Eddowes Bowman (12 November 1810 – 1869), was a dissenting tutor.
Bowman was the eldest son of John Eddowes Bowman the elder and Elisabeth, his cousin, was born in Nantwich on 12 November 1810. He was educated chiefly at Hazelwood, near Birmingham, by Thomas Wright Hill, father of Sir Rowland Hill. The future postal reformer was his teacher in mathematics.
From school he passed to the Eagle foundry, Birmingham, where he improved himself in mechanical engineering. In around 1835, he became sub-manager of the Varteg ironworks, near Pontypool.

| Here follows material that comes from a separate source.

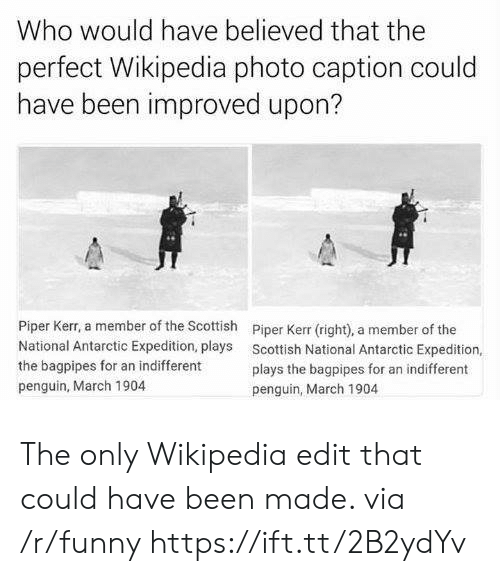 Kerr: Who would have believed that the  perfect Wikipedia photo caption could  have been improved upon?  Piper Kerr, a member of the Scottish  National Antarctic Expedition, plays  the bagpipes for an indifferent  penguin, March 1904  Piper Kerr (right), a member of the  Scottish National Antarctic Expedition,  plays the bagpipes for an indifferent  penguin, March 1904 The only Wikipedia edit that could have been made. via /r/funny https://ift.tt/2B2ydYv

On the closing of the Varteg works in 1840, Bowman betook himself to study, graduated M.A. at Glasgow, and attended lectures in Berlin, acquiring several modern languages and mastering various branches of physical science.
In 1846, Francis W. Newman resigned the classical chair at the Manchester New College, having been elected to the chair of Latin at University College, London. Bowman was immediately appointed his successor at Manchester as professor of classical literature and history, and he held that post till the removal of the college to Gordon Square, London, as a purely theological institution, in 1853. To this removal he was strongly opposed.
Remaining in Manchester, though possessed of a sufficient independence, he gratified his natural taste for teaching by engaging in the education of girls.
For the study of astronomy he had built himself an excellent observatory. On optics and acoustics he delivered several courses of lectures at the Royal Manchester Institution and elsewhere.
From 1865, when the Owens scholarship was founded in connection with the Unitarian Home Missionary Board, he was one of the examiners.
He was a man of undemonstrative disposition, of wise kindness, and of cultured philanthropy. He died, unmarried, at Victoria Park, Manchester, on 10 July 1869.